Finishing with the best record in the National League and advancing to Game 7 of the National League Championship Series evidently doesn’t count for much.
Not in the world of wagering, anyway, where the smaller-market clubs are routinely overlooked. According to a website called Vegas Insider, the Milwaukee Brewers are not among the favorites to win the World Series next fall. They are listed in the sixth tier, behind the Cubs and Cardinals and side-by-side with the Braves and Mets as a 20-1 shot.
The low-ball projection is surprising, given that the Brewers are essentially the same team that finished with 96 wins in the regular season and one game away from the NL pennant.
To be underestimated isn’t the worst preseason fate. It might even be preferable. Either way, barring an all-around collapse, count on another Brewers pennant run this year.
Christian Yelich may not have another MVP season and Jesus Aguilar might not crank out another 35 homers, but speed never goes into a slump, and the Brewers had five players who stole 10 bags or more, led by Lorenzo Cain’s 30. Between the aforementioned three, plus Travis Shaw and Ryan Braun, there are just too many good bats up and down the lineup to allow many scoring droughts.
Plus, their bullpen is as good or better than any in either league, and ultimately, pitching is where it’s at in any World Series push. The opening day starter for the Brewers’ March 28 game against St. Louis is Jhoulys Chacin, whose 15-6 record last year made him the only pitcher on the staff with double-digit wins.
Whatever sort of year is in store for the Brewers, they will be playing in the first of two seasons in which new rules will be implemented.
Baseball continues its bid to regain fans at the park and viewers at home by speeding up the pace of play and discouraging the home run-strikeout duality that has dominated a growing number of pitcher-hitter battles.
The more impactful new rules go into effect next year.
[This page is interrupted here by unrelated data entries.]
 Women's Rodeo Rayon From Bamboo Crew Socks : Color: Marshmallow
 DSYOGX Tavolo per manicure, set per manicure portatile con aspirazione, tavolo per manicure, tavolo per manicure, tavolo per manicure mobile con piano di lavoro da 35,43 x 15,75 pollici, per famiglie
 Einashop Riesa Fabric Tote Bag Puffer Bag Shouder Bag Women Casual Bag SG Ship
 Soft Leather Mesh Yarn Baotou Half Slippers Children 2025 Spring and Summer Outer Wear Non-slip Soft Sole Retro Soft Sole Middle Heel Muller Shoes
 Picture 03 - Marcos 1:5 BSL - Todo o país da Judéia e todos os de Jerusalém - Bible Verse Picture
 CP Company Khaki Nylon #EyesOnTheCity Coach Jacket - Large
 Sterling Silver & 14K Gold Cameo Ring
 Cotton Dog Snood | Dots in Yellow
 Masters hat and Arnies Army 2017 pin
This year’s efforts to streamline the game include a slightly shorter break between innings, and one fewer manager visit to the mound per game. Next season, pitchers will have to face a minimum of three batters, this to help circumvent the tedium of multiple pitching changes.
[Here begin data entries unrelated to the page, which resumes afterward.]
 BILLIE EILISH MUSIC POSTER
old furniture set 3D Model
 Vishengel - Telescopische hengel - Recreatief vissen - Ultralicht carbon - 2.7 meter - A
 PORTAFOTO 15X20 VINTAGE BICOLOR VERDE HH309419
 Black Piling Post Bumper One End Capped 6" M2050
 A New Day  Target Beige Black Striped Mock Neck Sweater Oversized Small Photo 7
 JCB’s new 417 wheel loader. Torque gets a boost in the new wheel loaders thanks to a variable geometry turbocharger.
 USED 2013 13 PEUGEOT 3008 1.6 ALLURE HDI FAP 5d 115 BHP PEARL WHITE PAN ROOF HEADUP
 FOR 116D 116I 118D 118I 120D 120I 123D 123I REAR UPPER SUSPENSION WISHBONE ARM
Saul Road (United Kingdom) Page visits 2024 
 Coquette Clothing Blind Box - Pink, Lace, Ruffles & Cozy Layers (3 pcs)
Picking up the pace of the game is a good idea. The timeless charm of baseball was a reputation forged and rhapsodized over back in the era of the two-hour game. No clock enabled rallies that time couldn’t stop.
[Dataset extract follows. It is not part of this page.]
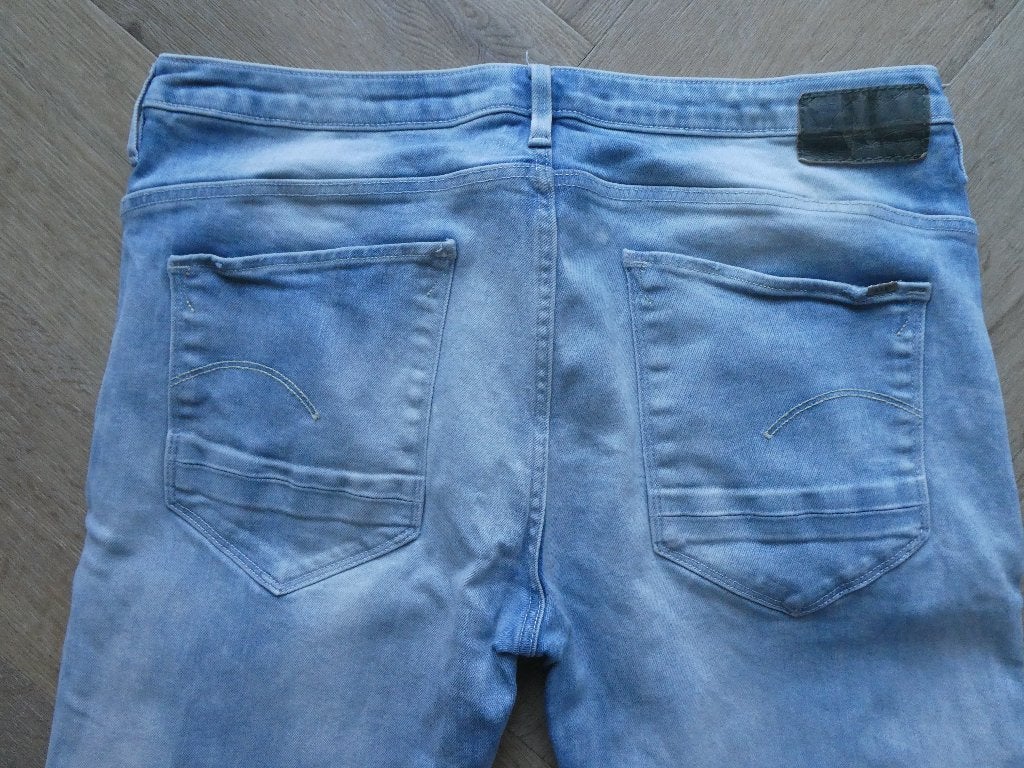 Gstar Ocean Loose Tapered spijkerbroek maat 30-32, Blauw, Ophalen of Verzenden, Zo goed als nieuw, W30 - W32 (confectie 38/40)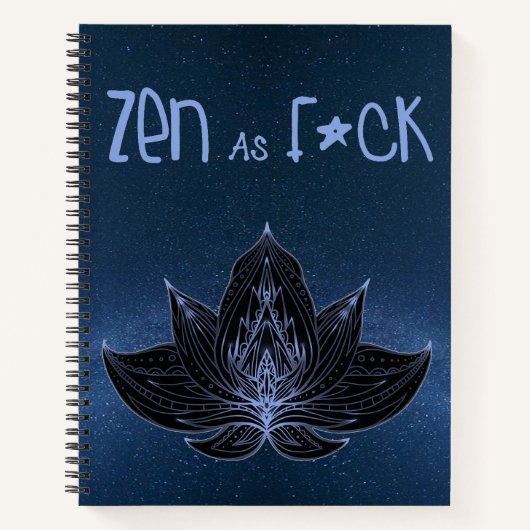 Journal Cahier ZEN AS F*CK (Devant)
No clock also spawned a lot of dawdle time between pitches, with the three-hour game eventually becoming the norm. In an increasingly hasty, drive-through world that demands immediacy, a lot of baseball said no, thanks.
MLB has other, more drastic ideas that it’s running up the flagpole through its independent Atlantic League. They will use pitch-track technology to assist in calling balls and strikes (a good idea), eliminate all mound visits (another good idea) and increase the physical size of first, second and third bases by 20 percent.
In an effort to reverse the glut of strikeouts, they’re also going to move the pitcher’s mound back two feet — at the midway point of the season, no less. All the coddling of pitchers’ arms over the past few decades gets turned back in one bewildering fell swoop.
That idea could keep a lot of orthopedic surgeons busy, but it’s not the silliest new nip-and-tuck on the table. That distinction goes to the extraneous “no-shift rule,” whereby teams are required to have two infielders between first and second base, and second and third base on every pitch.
It is said that the shift turns too many would-be singles into outs, ignoring the obvious part of how a shift can be the easiest defense to get a base hit against. That sort of batter’s box legerdemain would require some Major League Baseball players to actually learn how to bunt.